When it comes to procedural transparency, parliamentary committees are the most open, as most are subject to open meeting rules and parliamentarians are electorally incentivized to advertise their oversight efforts. Meanwhile, audit and prosecutorial institutions’ processes are opaque. Keeping some information confidential is justified to protect the identity of individuals under investigation. However, any limits to disclosure should be narrow, specific, and serve a purpose, such as upholding investigatory privilege. Overall, instances of non-disclosure of information related to large-scale emergency public spending should be explicitly acknowledged and an exception to the rule.

When it comes to content transparency, there are a handful of admirable examples of oversight bodies disclosing stimulus data in an open format. One great example is Brazil’s TCU, which maintains a portal of data on large social safety net programs enacted in response to the pandemic. The Brazilian Federal Comptroller has also launched a beneficiary registry for emergency COVID aid. The government of Argentina has recently published open data on formal and informal workers receiving Emergency Family Income, disaggregated by province.

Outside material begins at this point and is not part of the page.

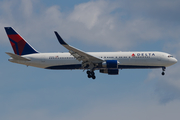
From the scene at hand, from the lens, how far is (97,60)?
61844 mm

Civil society has stepped in to advocate for transparent oversight efforts when governments have failed to disclose underlying data. In the United States, civil society and the media flooded the Small Business Association with Freedom of Information requests, which resulted in the disclosure of loan information. In Nigeria, BudgIT maintains a tracker that aggregates COVID-19 donations to hold the state accountable to good financial management of emergency donations.

However, instances of formal channels for public participation in government oversight mechanisms are sparse. Opportunities to participate rarely extend beyond whistleblower or public complaint hotlines, which are important but insufficient. A few countries have formalized cooperation by establishing multi-stakeholder committees to oversee stimulus spending.

  • The government of France formed a committee with representatives from the Supreme Audit Institution, Parliament, business associations, and local government. This committee, modeled after those established during the global financial crisis, will produce a report on the loan guarantee scheme one year after implementation. 
  • El Salvador’s Legislative Assembly legally established a committee of government, private sector, and civil society representatives to oversee use of the Emergency, Recovery, and Economic Reconstruction Fund. However, the committee is currently not operating due to the resignation of civil society representatives over tensions with the government.

 

Implications for Oversight Design

With these obstacles in mind, the following recommendations can help governments nurture open stimulus oversight systems through disclosure and public participation:

  • Procedural transparency: Oversight bodies should practice procedural transparency by publishing information on participants, deliberation, meeting minutes and agendas, mandate, documentation, etc. 
  • Content transparency: Oversight bodies must also publish underlying data and findings in an open format, excluding only confidential business, national security, or personally identifying content when necessary.
  • Civil society collaboration: Create formal channels for CSO-government collaboration. Provide CSOs with stimulus spending data, uphold freedom of speech and association, and respond to information requests readily.
  • Participation: Create a multi-stakeholder forum to bring together representatives from across society, such as representatives of vulnerable groups, business associations, local government, civil society, academia, etc. to provide stimulus oversight.